On October 1, anyone accepts credit cards and does not use the new chip reader technology (Not the swipe method) and a credit card is stolen, will be liable for all of the charges. So imagine this scenario: A business has card numbers stolen over months from them. Maybe it was an employee taking the data, or a computer that was disposed of that had data on it or an actual hacker attack. Unfortunately, these are all very common scenarios. Those credit cards are then used to purchase hundreds of thousands of dollars in merchandise. Once this is caught, and it can take months, it is traced back to the business who is then expected to pay it ALL back if they didn’t use these new chip readers for every purchase. Can you imagine AMEX or VISA going after a firm for say $200,000?
What’s worse is that businesses really haven’t had to worry about this at all until now. If someone stole a ton of money, the credit card companies handled it. So most businesses have horrible data security. The consequences weren’t that bad. But now they are massive. But the credit card
companies have had enough of paying huge amounts out because businesses have been so lax with security. And the credit cards firms have teams of lawyers to enforce that reimbursement. Not to mention the black eye to a firm’s reputation.
Ask yourself: Do you take any credit cards?
So what can I do? (Good news! Most is easy to improve.)
I think many firms would be surprised at just how much sensitive data they handle. Customers and staff. Many think they have it secured and yet it’s ripe for the picking. The good news is that with both FIPA and PCI there is a lot you can do easily that makes a big impact!
The two big things you can do easily and inexpensively that make a major impact now are: (1) educating yourself and (2) educating staff.
If you own or manage a business, the first step is educating yourself and you are off to a great start by simply reading this article! Then start asking yourself some questions. Grab a legal pad and ask yourself questions like: What data do we take? What do we store? How sensitive is it? Do we take credit cards? What do we keep on employees? Customers? How secure is all of this? How can I be sure? What is documented? Do we have plans in place should we get breached? Etc… Just asking yourself these things is a huge leg up.
The other part is educating your staff. It is uncanny how often we see the biggest, most costly breaches caused by the most basic employee blunder. You can have the security of Fort Knox but if someone hands the keys to the bad guys, all that security is worthless. And the bad guys know this. That is why they target the single biggest weakness in any system – people.

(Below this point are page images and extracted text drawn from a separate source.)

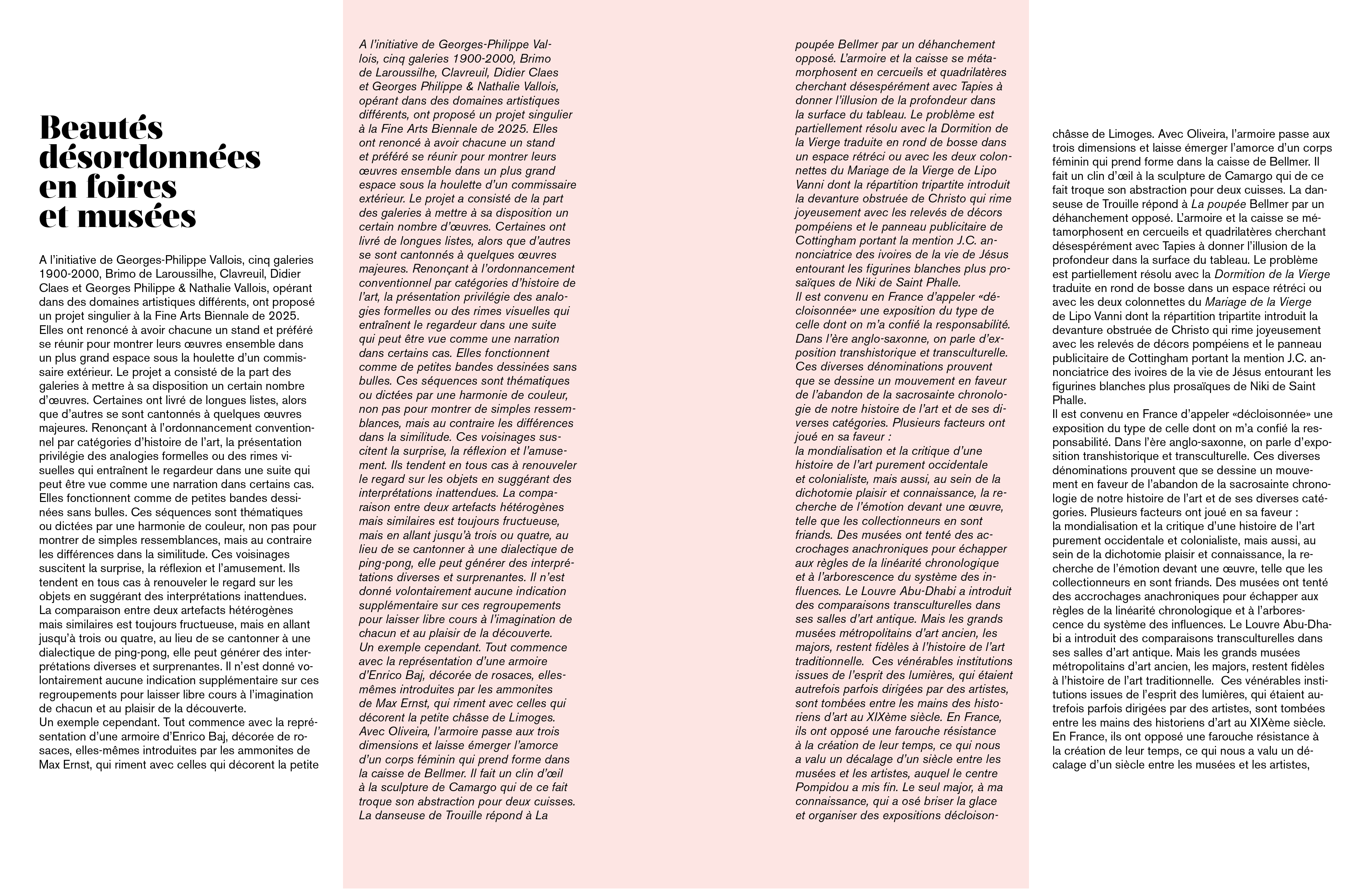 Beautés désordonnées en foires et musées

A l'initiative de Georges-Philippe Vallois, cinq galeries 1900-2000, Brimo de Laroussilhe, Clavreuil, Didier Claes et Georges Philippe & Nathalie Vallois, opérant dans des domaines artistiques différents, ont proposé un projet singulier à la Fine Arts Biennale de 2025. Elles ont renoncé à avoir chacune un stand et préféré se réunir pour montrer leurs œuvres ensemble dans un plus grand espace sous la houlette d'un commissaire extérieur. Le projet a consisté de la part des galeries à mettre à sa disposition un certain nombre d'œuvres. Certaines ont livré de longues listes, alors que d'autres se sont cantonnés à quelques œuvres majeures. Renonçant à l'ordonnancement conventionnel par catégories d'histoire de l'art, la présentation privilégie des analogies formelles ou des rimes visuelles qui entraînent le regardeur dans une suite qui peut être vue comme une narration dans certains cas. Elles fonctionnent comme de petites bandes dessinées sans bulles. Ces séquences sont thématiques ou dictées par une harmonie de couleur, non pas pour montrer de simples ressemblances, mais au contraire les différences dans la similitude. Ces voisinages suscitent la surprise, la réflexion et l'amusement. Ils tendent en tous cas à renouveler le regard sur les objets en suggérant des interprétations inattendues. La comparaison entre deux artefacts hétérogènes mais similaires est toujours fructueuse, mais en allant jusqu'à trois ou quatre, au lieu de se cantonner à une dialectique de ping-pong, elle peut générer des interprétations diverses et surprenantes. Il n'est donné volontairement aucune indication supplémentaire sur ces regroupements pour laisser libre cours à l'imagination de chacun et au plaisir de la découverte.
Un exemple cependant. Tout commence avec la représentation d'une armoire d'Enrico Baj, décorée de rosaces, elles-mêmes introduites par les ammonites de Max Ernst, qui riment avec celles qui décorent la petite

A l'initiative de Georges-Philippe Vallois, cinq galeries 1900-2000, Brimo de Laroussilhe, Clavreuil, Didier Claes et Georges Philippe & Nathalie Vallois, opérant dans des domaines artistiques différents, ont proposé un projet singulier à la Fine Arts Biennale de 2025. Elles ont renoncé à avoir chacune un stand et préféré se réunir pour montrer leurs œuvres ensemble dans un plus grand espace sous la houlette d'un commissaire extérieur. Le projet a consisté de la part des galeries à mettre à sa disposition un certain nombre d'œuvres. Certaines ont livré de longues listes, alors que d'autres se sont cantonnés à quelques œuvres majeures. Renonçant à l'ordonnancement conventionnel par catégories d'histoire de l'art, la présentation privilégie des analogies formelles ou des rimes visuelles qui entraînent le regardeur dans une suite qui peut être vue comme une narration dans certains cas. Elles fonctionnent comme de petites bandes dessinées sans bulles. Ces séquences sont thématiques ou dictées par une harmonie de couleur, non pas pour montrer de simples ressemblances, mais au contraire les différences dans la similitude. Ces voisinages suscitent la surprise, la réflexion et l'amusement. Ils tendent en tous cas à renouveler le regard sur les objets en suggérant des interprétations inattendues. La comparaison entre deux artefacts hétérogènes mais similaires est toujours fructueuse, mais en allant jusqu'à trois ou quatre, au lieu de se cantonner à une dialectique de ping-pong, elle peut générer des interprétations diverses et surprenantes. Il n'est donné volontairement aucune indication supplémentaire sur ces regroupements pour laisser libre cours à l'imagination de chacun et au plaisir de la découverte.
Un exemple cependant. Tout commence avec la représentation d'une armoire d'Enrico Baj, décorée de rosaces, elles-mêmes introduites par les ammonites de Max Ernst, qui riment avec celles qui décorent la petite châsse de Limoges. Avec Oliveira, l'armoire passe aux trois dimensions et laisse émerger l'amorce d'un corps féminin qui prend forme dans la caisse de Bellmer. Il fait un clin d'œil à la sculpture de Camargo qui de ce fait troque son abstraction pour deux cuisses. La danseuse de Trouille répond à La poupée Bellmer par un déhanchement opposé. L'armoire et la caisse se métamorphosent en cercueils et quadrilatères cherchant désespérément avec Tapies à donner l'illusion de la profondeur dans la surface du tableau. Le problème est partiellement résolu avec la Dormition de la Vierge traduite en rond de bosse dans un espace rétréci ou avec les deux colonnettes du Mariage de la Vierge de Lipo Vanni dont la répartition tripartite introduit la devanture obstruée de Christo qui rime joyeusement avec les relevés de décors pompéiens et le panneau publicitaire de Cottingham portant la mention J.C. annonciatrice des ivoires de la vie de Jésus entourant les figurines blanches plus prosaïques de Niki de Saint Phalle.
Il est convenu en France d'appeler «décloisonnée» une exposition du type de celle dont on m'a confié la responsabilité. Dans l'ère anglo-saxonne, on parle d'exposition transhistorique et transculturelle. Ces diverses dénominations prouvent que se dessine un mouvement en faveur de l'abandon de la sacrosainte chronologie de notre histoire de l'art et de ses diverses catégories. Plusieurs facteurs ont joué en sa faveur :
la mondialisation et la critique d'une histoire de l'art purement occidentale et colonialiste, mais aussi, au sein de la dichotomie plaisir et connaissance, la recherche de l'émotion devant une œuvre, telle que les collectionneurs en sont friands. Des musées ont tenté des accrochages anachroniques pour échapper aux règles de la linéarité chronologique et à l'arborescence du système des influences. Le Louvre Abu-Dhabi a introduit des comparaisons transculturelles dans ses salles d'art antique. Mais les grands musées métropolitains d'art ancien, les majors, restent fidèles à l'histoire de l'art traditionnelle. Ces vénérables institutions issues de l'esprit des lumières, qui étaient autrefois parfois dirigées par des artistes, sont tombées entre les mains des historiens d'art au XIXème siècle. En France, ils ont opposé une farouche résistance à la création de leur temps, ce qui nous a valu un décalage d'un siècle entre les musées et les artistes, auquel le centre Pompidou a mis fin. Le seul major, à ma connaissance, qui a osé briser la glace et organiser des expositions décloison-

châsse de Limoges. Avec Oliveira, l'armoire passe aux trois dimensions et laisse émerger l'amorce d'un corps féminin qui prend forme dans la caisse de Bellmer. Il fait un clin d'œil à la sculpture de Camargo qui de ce fait troque son abstraction pour deux cuisses. La danseuse de Trouille répond à La poupée Bellmer par un déhanchement opposé. L'armoire et la caisse se métamorphosent en cercueils et quadrilatères cherchant désespérément avec Tapies à donner l'illusion de la profondeur dans la surface du tableau. Le problème est partiellement résolu avec la Dormition de la Vierge traduite en rond de bosse dans un espace rétréci ou avec les deux colonnettes du Mariage de la Vierge de Lipo Vanni dont la répartition tripartite introduit la devanture obstruée de Christo qui rime joyeusement avec les relevés de décors pompéiens et le panneau publicitaire de Cottingham portant la mention J.C. annonciatrice des ivoires de la vie de Jésus entourant les figurines blanches plus prosaïques de Niki de Saint Phalle.
Il est convenu en France d'appeler «décloisonnée» une exposition du type de celle dont on m'a confié la responsabilité. Dans l'ère anglo-saxonne, on parle d'exposition transhistorique et transculturelle. Ces diverses dénominations prouvent que se dessine un mouvement en faveur de l'abandon de la sacrosainte chronologie de notre histoire de l'art et de ses diverses catégories. Plusieurs facteurs ont joué en sa faveur :
la mondialisation et la critique d'une histoire de l'art purement occidentale et colonialiste, mais aussi, au sein de la dichotomie plaisir et connaissance, la recherche de l'émotion devant une œuvre, telle que les collectionneurs en sont friands. Des musées ont tenté des accrochages anachroniques pour échapper aux règles de la linéarité chronologique et à l'arborescence du système des influences. Le Louvre Abu-Dhabi a introduit des comparaisons transculturelles dans ses salles d'art antique. Mais les grands musées métropolitains d'art ancien, les majors, restent fidèles à l'histoire de l'art traditionnelle. Ces vénérables institutions issues de l'esprit des lumières, qui étaient autrefois parfois dirigées par des artistes, sont tombées entre les mains des historiens d'art au XIXème siècle. En France, ils ont opposé une farouche résistance à la création de leur temps, ce qui nous a valu un décalage d'un siècle entre les musées et les artistes,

We can lecture staff to death on how to know if an email is legit, or on safety procedures, only to have them turn right around and step off of a cliff. But this is fixable! The tricks are lots of regular reminders and education. Even basic security training. We recommend regular training combined with testing to see if the skills were obtained. It doesn’t have to be big, timely or expensive. We recommend regular reminders in firm newsletters or even just via email blasts combined with an hour or two of training periodically.
We can really help in this area as it’s what we call “low hanging fruit” – you can make a lot of improvements very easily without much effort. If you have questions, we are happy to point you in the right direction and if you would like our help, we can definitely make things much better.
So businesses, particularly small and medium sized businesses, have been dangerously lax with security. And who can blame them when the consequences have been so minimal. But now the public and the government have said “enough” and are putting their foot down. If you don’t keep your data secured, they are making sure no one else pays the price besides the firm that allowed it to happen.
Alan D. Crowetz, CEO of InfoStream, Inc.